Büyüde 3 Prensip - Gizli İlim ve İnsan

2 Ekim 2019 Çarşamba

Büyüde 3 Prensip

büyü
Büyüde 3 Prensip

Tüm büyü, maji üç prensip üzerinde durur: Hayal gücü, duygu ve duygu; her şey. Tüm kelimeler ve jestler, aletler ve kostümler, ayrıntılı daireler ve mobilyalar - sadece bu üç kapasitenin güçlendirilmesine ve odaklanmasına hizmet eder.
Bu üçünden herhangi biri eksikse, o zaman işin başarısız olması muhtemeldir.

Üçünü de kullanma konusunda uzman olduğunuzda, pratikte insanların ısrar ettiği diğer şeyleri pratik olarak yerine getirebilirsiniz.

Üç büyü prensip;  duygu tüm gösteriyi yönlendiren güçtür; bağırsaklardan ve yürekten duygular. Daha da ileri gideceğim; sadece duygu değil, büyünün ardındaki güç de tutkudur.

Çağırmak istediğin şeye bağlanmaya olan yoğun bir istek duygusu; Bağlantıya herhangi bir kısıtlama veya sınırlama getirmeyen, ancak aranan şeyi kurtarabilecek hiçbir şeyi odağı içine dahil etmeyecek bir tek işaret ve bu bağlantıyı kurmaya çalıştığınız eylemlere sınırsız bir coşku anlamında tutku. Kuşkusuz, bu ideal bir durumdur. Ancak, ona ne kadar yaklaşırsanız, birkaç dakika bile olsa, işinizin başarılı olması ihtimali o kadar fazladır.

Bu bağlantı, büyücü ile çağırdığı kişi arasında büyülü bağlantıyı oluşturan şeydir. Eğer bağlantı zaten mevcutsa, onu genişletir ve güçlendirir. Bu duygu, kelimenin tam anlamıyla, aralarında enerji ve bilginin her iki yönde akabileceği bir kanal veya göbek yaratır. Duygu ne kadar güçlüyse, bağlantı o kadar güçlenir; Yan düşüncelerde ve dikkat dağıtmalarda ne kadar az enerji kaybedilirse, bağlantı o kadar güçlenir. Bu nedenle tek noktalı bir odak en çok istenen durumdur.

Ancak bunun tersine, sihirbazın bağlantıya yerleştirdiği kısıtlamalar bağlantıdaki kısıtlamalara dönüşerek potansiyel güç akışını azaltır. Bir sihirbaz, bir manevi gücün ya da kendisini belirli bir şekilde tezahür ettirmesi konusunda ısrar ederse, ortaya çıkması veya tezahürün zayıf olması daha az olasıdır. Ancak, bağlantı arzusu koşulsuz ise, o zaman bir cevap çok daha muhtemeldir ve geldiğinde daha güçlü olacaktır. Benzer şekilde, para almak için bir ritüel yapan bir sihirbaz, paranın kasiyer çeki biçiminde görünmesini istiyorsa, parayı herhangi bir şekilde kabul etmeye istekli olduğundan daha az kazanması muhtemeldir.
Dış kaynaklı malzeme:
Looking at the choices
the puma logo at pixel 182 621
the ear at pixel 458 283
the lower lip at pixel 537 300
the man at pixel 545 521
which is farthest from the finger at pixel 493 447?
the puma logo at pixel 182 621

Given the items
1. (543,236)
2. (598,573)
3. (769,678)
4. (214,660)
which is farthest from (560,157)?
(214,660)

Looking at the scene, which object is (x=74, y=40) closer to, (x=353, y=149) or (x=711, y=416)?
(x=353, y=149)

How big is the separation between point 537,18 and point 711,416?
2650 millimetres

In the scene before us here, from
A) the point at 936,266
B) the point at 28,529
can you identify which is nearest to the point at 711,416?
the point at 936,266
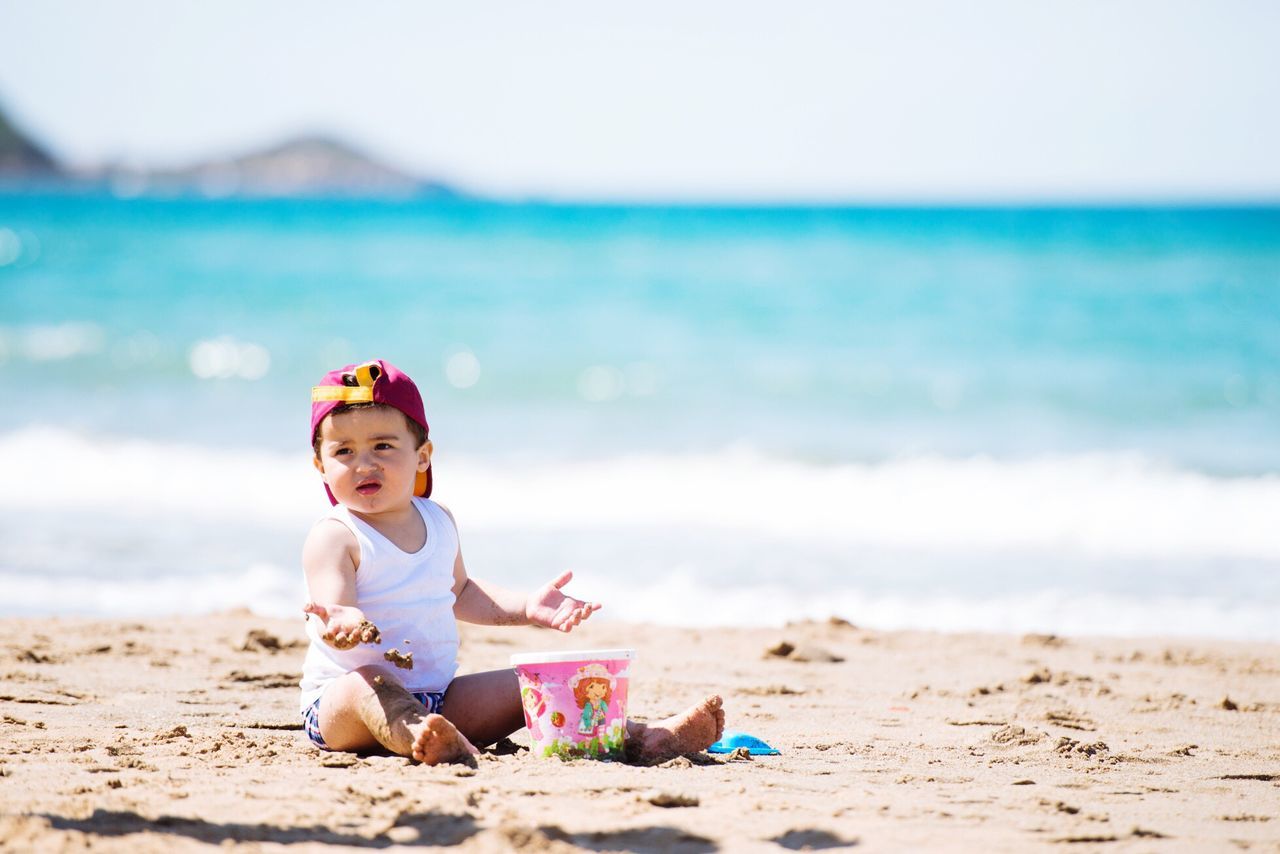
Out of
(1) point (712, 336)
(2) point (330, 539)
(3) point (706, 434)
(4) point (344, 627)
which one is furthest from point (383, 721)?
(1) point (712, 336)

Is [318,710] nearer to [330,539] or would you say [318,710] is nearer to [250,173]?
[330,539]

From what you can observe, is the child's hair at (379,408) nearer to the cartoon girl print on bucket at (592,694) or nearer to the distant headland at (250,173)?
the cartoon girl print on bucket at (592,694)

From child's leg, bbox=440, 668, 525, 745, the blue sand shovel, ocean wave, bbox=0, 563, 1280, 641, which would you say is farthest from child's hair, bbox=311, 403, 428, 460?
ocean wave, bbox=0, 563, 1280, 641

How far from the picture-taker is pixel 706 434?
11.6 metres

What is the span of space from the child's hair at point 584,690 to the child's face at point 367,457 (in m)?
Result: 0.72

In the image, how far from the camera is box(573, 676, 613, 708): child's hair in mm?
3452

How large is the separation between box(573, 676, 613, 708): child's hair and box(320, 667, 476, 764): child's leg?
0.31 metres

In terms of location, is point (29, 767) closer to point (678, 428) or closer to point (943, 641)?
point (943, 641)

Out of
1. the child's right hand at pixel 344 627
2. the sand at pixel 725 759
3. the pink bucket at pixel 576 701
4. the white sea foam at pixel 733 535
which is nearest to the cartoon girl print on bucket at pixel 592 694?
the pink bucket at pixel 576 701

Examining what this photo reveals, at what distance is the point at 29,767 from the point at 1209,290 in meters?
21.4

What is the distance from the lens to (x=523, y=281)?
24.4m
En koşulsuz haliyle, bu koşulsuz tutku, “tezahür dünyalarının içinde” ilahiyat yönünün aşkın durumuna en yakın olan “İlahi Sevgi” denilen şeyden neredeyse ayırt edilemez hale gelir. Bağlantıya olan tutku, bütün ayrımların silindiği saf bir ilişki, saf Sevgi durumuna dönüşür; Hem büyücünün doğası hem de çağrılanın doğası ortadan kaybolur, aralarındaki bağlantıda tamamen kaybolur. Büyünün başarılı olması için duygu , magickal evrenine bir bağlantıyı dışa doğru itmeli, hayal gücü istenen hedefe doğru hedeflemeli ve duygu, aranan gerçeği doğrulamalıdır. Tam başarı ilk denemede gelmeyecek; Bazı insanlar için, 50'lerde bile değil. Aklın bu uygulamaların uygun şekilde yerine getirilmesi için şartlandırılması zaman alır. Ancak, tek bir başarı elde edildiğinde, ek başarılar daha sık aralıklarla takip edilir.